(TEXT SEGMENT):
# Hi all. Any advice on Orian Capella please.



## Deirdre (Aug 28, 2010)

Desperately seeking information on the Orian Capella van conversion - can only find one for sale and it looks perfect for our requirements, but can find no other information. Can anyone help?


----------



## Zebedee (Oct 3, 2007)

Hi Deirdre

Welcome to the club.

I've moved you to the AutoSleepers forum and made your title a bit more explicit, so you may stand a better chance of some replies. 

I know there are a few members with Orians, but since they are made by AutoSleepers I would be fairly confident about them.

A/S are not perfect (_which of them is_?), but better than most and their after sales support is very good if you do get a problem.

If you think it's worth paying your tenner to subscribe to MHF that will give you access to a "Search" facility. You can then find loads of information and target any posts about Orians.

Dave


----------



## ingram (May 12, 2005)

I can't help with info. on that specific model but although the 'Orion' brand *was* made by Autosleepers I think that they have discontinued it. I did have a bookmark to the Orion website but last time I looked it said of most models 'out of stock'. I cannot locate the website now.

Orions seemed to be 're-badged' Autosleepers with different colourways etc.

Have a look at the Autosleepers website and you may find a version of the Capella under the Autosleepers brand.

Harvey


----------



## ingram (May 12, 2005)

Just looked through my downloaded brochures and find I have one for Orion 2008. It shows the Capella but doesn't give much information.

The Autosleeper brochure for the same year has a similar, but not identical model but it is about 2ft shorter than the Capella.

The current Autocruise website doesn't show a model equivalent to the Orion Capella; the same size 'van is the Warwick but a totally different layout.

It seems that Capella owners may be a 'select few'.  

Harvey


----------

(WHAT IS ASKED):
[A] List each distinct username that appears in the post headers of the forum thread above.
[B] According to the forum thread, which model on the current Autocruise website is the same size as the Orion Capella?
[C] Translate this sentence from the forum thread into French: "It seems that Capella owners may be a 'select few'."

(RECORDED DATA):
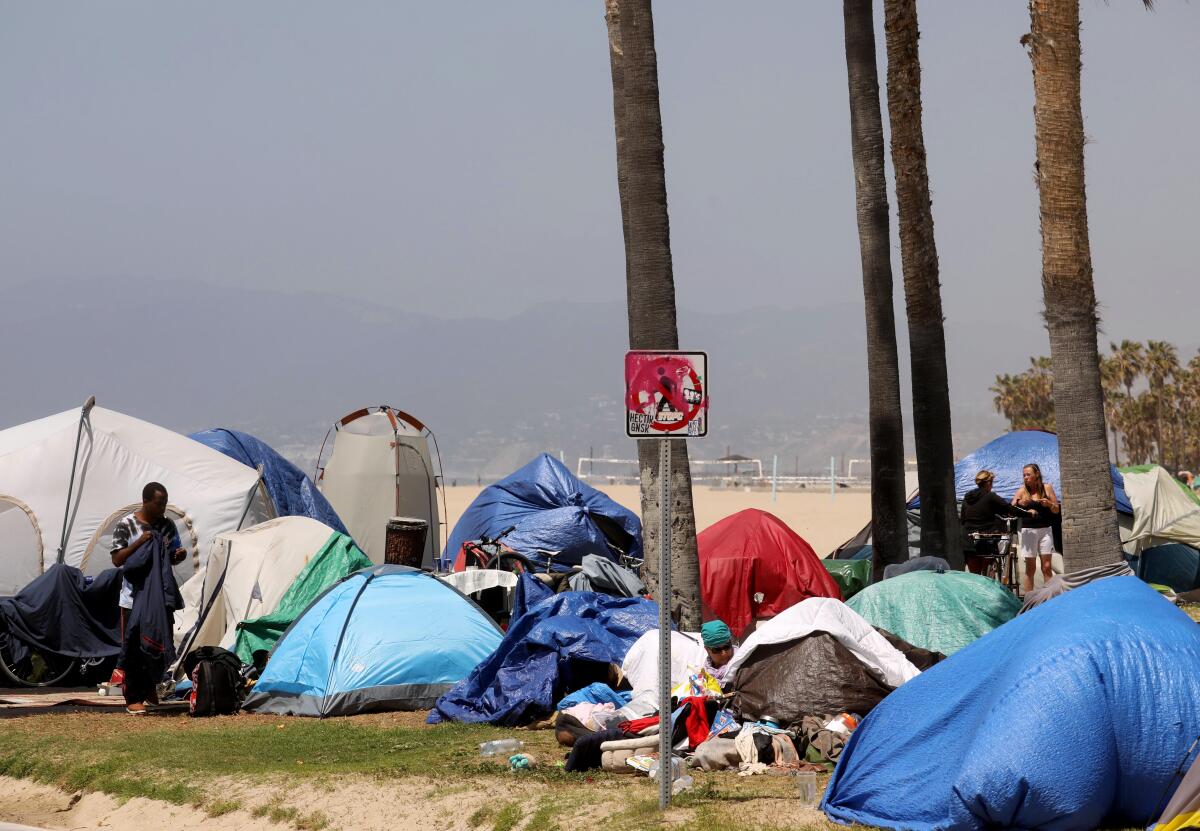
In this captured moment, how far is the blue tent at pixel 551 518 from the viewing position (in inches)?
834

(SOLUTIONS):
[A] Deirdre, Zebedee, ingram

[B] The Warwick, though it has a totally different layout.

[C] Il semble que les propriétaires de Capella soient peut-être un « petit nombre d'élus ».